Hypothesis 2a is that a policy requiring drivers using self-driving technology to get a periodic certification will have a positive effect on trust in government, with the effect being stronger for Republicans than Democrats. Table 7 shows the regression results with the two relevant dimensions of trust and acceptance as the dependent variables. The first column of results shows the regression coefficients for trust in government. For Democrats, the coefficient of the certification policy is 0.059, which is insignificant (p = 0.550). For Republicans, the combined coefficient would be Certification + Certification x Republican, which is 0.059 + 0.497 = 0.556 (p < 0.001). These results provide support for Hypothesis 2a.
Effect of certification on acceptance for republicans and democrats.
Effect of certification on acceptance for republicans and democrats.
Note: This table shows three different regressions with the dependent variable being Trust in Government, Trust in People, and Acceptance. The regression model is provided below.
D.V. = β0 + β1(Certification) + β2(Republican) + β3(Certification×Republican) + β4(Older) + β5(Hours Driving) + β6(Enjoy Driving) + β7(Income) + β8(Gender) + β9(Education) + β10(Employment) + β11(Race) + ε.
Key results: The first column of results shows that the certification policy has a positive effect on trust in government for both Democrats (0.059) and Republicans (0.059 + 0.497 = 0.556). The second column shows that the certification policy has a positive effect on trust in people (0.333). The third column shows that the certification policy has a positive effect on acceptance for Democrats (0.145) and a positive effect for Republicans (0.145 + 0.240 = 0.385).
Robust standard errors are given in parentheses. *p < 0.1, **p < 0.05, and ***p < 0.01.
Hypothesis 2b is that the certification policy will have a positive effect on trust in other people. The second column of results shows the regression coefficients for trust in other people. The coefficient for the certification policy is 0.333, which is positive and significant (p < 0.001). This provides support for Hypothesis 2b.
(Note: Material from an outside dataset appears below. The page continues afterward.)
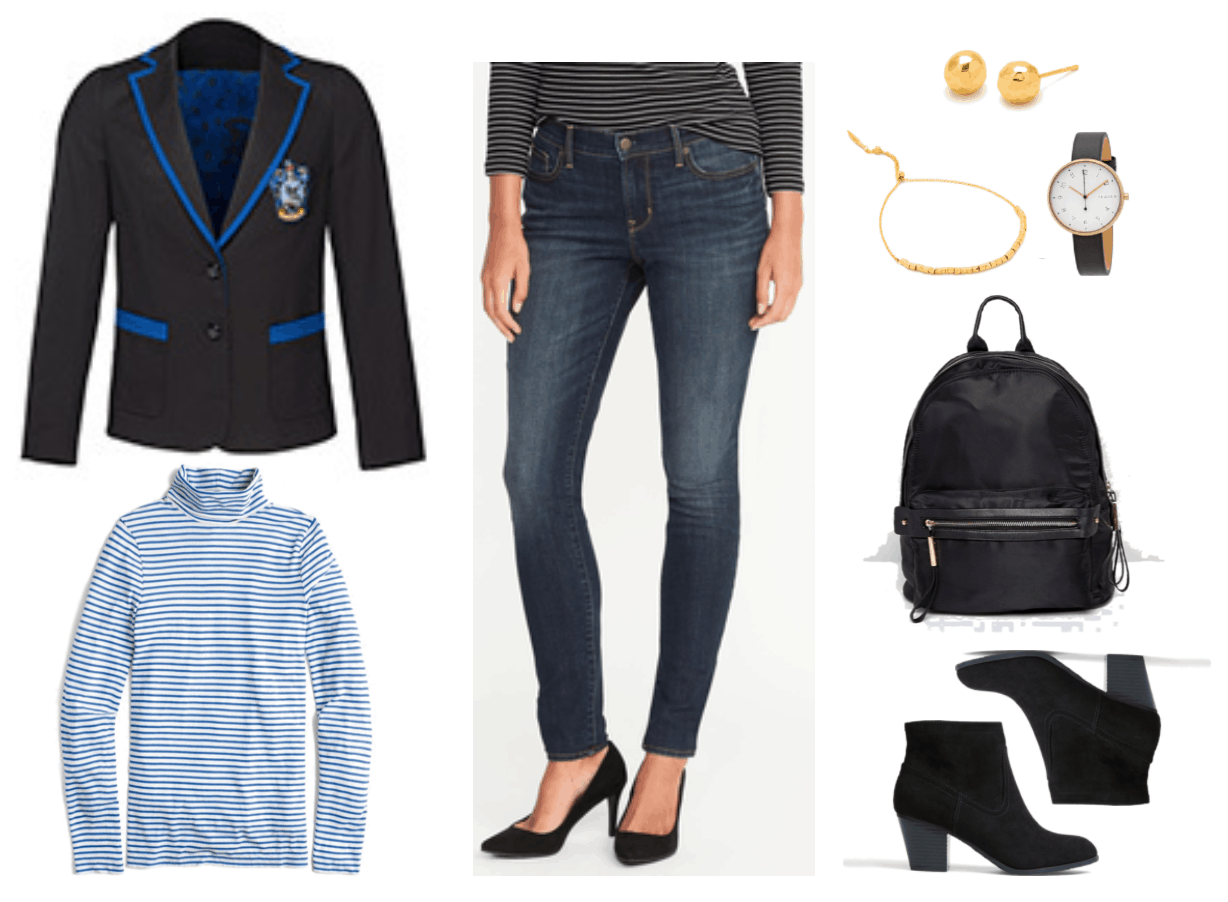 """""""Ask CF: How Do I Wear a Harry PotterFandom Blazer Without Looking Geeky?"""" Outfit #1 featuring black blazer with bright blue piping and Ravenclaw crest, ivory-and-blue long-sleeved skinny-striped turtleneck, dark-wash skinny jeans, gold faceted ball stud earrings, gold adjustable bracelet with gold beads, watch with gold hardware and black leather band, black backpack, black Western block-heel ankle boots"""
Hypothesis 2c is that the certification policy will have an overall positive effect on the acceptance of self-driving technology, with the effect being stronger for Republicans than Democrats. The third column of results shows that for Democrats, the coefficient is 0.145, which is positive and significant (p = 0.096). For Republicans, the combined coefficient is 0.145 + 0.240 = 0.385 (p = 0.006). These results show that there is a positive effect for both Democrats and Republicans, but the effect is stronger for Republicans. This provides support for Hypothesis 2c.
We conducted additional analyses to test the robustness of our findings and to gain further insights. A comparison of baseline acceptance rates revealed that Republicans have a significantly lower baseline acceptance of self-driving vehicles than Democrats. Mediation analysis confirmed that trust in government, technology, and people mediates the effects of policies on acceptance. Robustness checks using different age cutoffs, alternative measures of political affiliation, and state-level fixed effects all reinforced the consistency of our results. We also evaluated two additional policies: a combined policy requiring both a visual cue and certification, and a policy limiting self-driving vehicle operation to daytime hours. The combined policy proved more effective for the general population than any policy in isolation, while the daytime hours policy yielded similar effects to the visual cue policy. The full details of these analyses are provided in Appendix C of the online companion.
Discussion
As companies develop self-driving technology, a key challenge they face is increasing public acceptance, which is crucial for securing favorable legislation to continue developing the technology (Kaur and Rampersad, 2018). While past studies have defined acceptance as one's intention to use technology (Davis, 1989; Venkatesh et al., 2003), in our research, acceptance has a broader social dimension. Rather than reflecting personal adoption, we investigate acceptance as it relates to the willingness to permit the technology's use by others on shared public roads. This distinction is essential, as acceptance requires public trust in the regulatory oversight and safe integration of the technology into society, even if individuals may not personally choose to use it.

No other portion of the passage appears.